━━━ RECORDS TO PROCESS ━━━
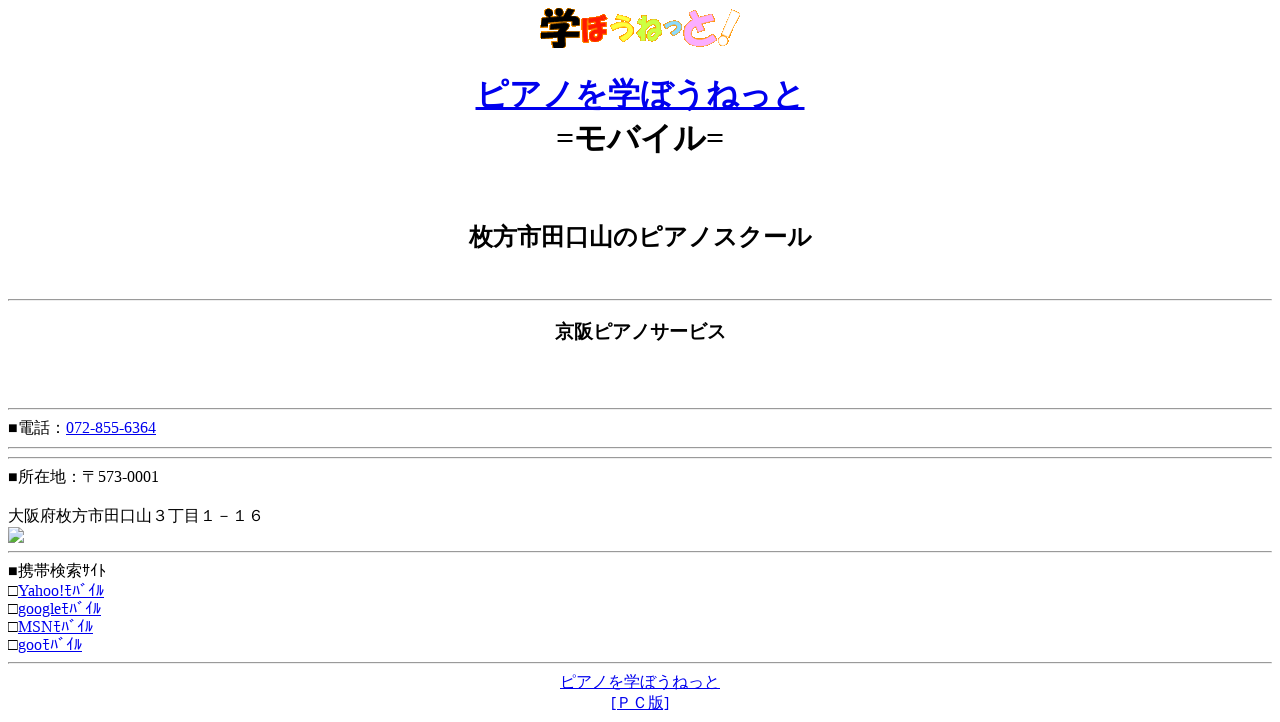

--- FILE ---
content_type: text/html
request_url: http://piano.manabou.net/i/locali.php?tel=072-855-6364
body_size: 870
content:
<!DOCTYPE HTML PUBLIC "-//W3C//DTD HTML 4.01 Transitional//EN">
<html lang="ja">
<head>
<meta http-equiv="Content-Type" content="text/html; charset=UTF-8">
<meta http-equiv="Content-Style-Type" content="text/css">
<meta http-equiv="Content-Script-Type" content="text/javascript">
<meta name="Keywords" content="京阪ピアノサービス,ピアノ,,,モバイル,携帯">
<meta name="Description" content="京阪ピアノサービス　-のピアノ教室-">
<link rev="made" href="info@manabou.net"> 
<link rel="alternate" media="handheld" href="http://piano.manabou.net/i/">
<title>枚方市田口山のピアノスクール -京阪ピアノサービス- by ピアノを学ぼうねっとモバイル</title>
</head>
<body>
<center>
<a href="http://manabou.net"><img src="../cut/title01.gif" width="200" height="40" alt="学ぼうねっと！"><a><br>
<h1><a href="./">ピアノを学ぼうねっと</a><br>=モバイル=</h1><br>
<h2>枚方市田口山のピアノスクール</h2><br>
<hr>
<h3>京阪ピアノサービス</h3><br>
<br>
<hr>
</center>
■電話：<a href="tel:{$tel}">072-855-6364</a><br>
<hr><hr>
■所在地：〒573-0001<br><br>
大阪府枚方市田口山３丁目１－１６<br>
<img src="http://maps.google.com/maps/api/staticmap?center=大阪府枚方市田口山３丁目１－１６&zoom=16&size=480x360&mobile=true&markers==大阪府枚方市田口山３丁目１－１６&sensor=false">
<hr>
■携帯検索ｻｲﾄ<br>
□<a href="http://yahoo.jp">Yahoo!ﾓﾊﾞｲﾙ</a><br>
□<a href="http://google.jp">googleﾓﾊﾞｲﾙ</a><br>
□<a href="http://m.live.jp">MSNﾓﾊﾞｲﾙ</a><br>
□<a href="http://mobile.goo.ne.jp/">gooﾓﾊﾞｲﾙ</a><br>
<hr>
<center>
<a href="./">ピアノを学ぼうねっと</a><br>
<a href="../">[ＰＣ版]</a>
</center></body>
</html>

━━━
Report how many lines of the entries hold the string "枚方市田口山のピアノスクール". Provide the number alone.

2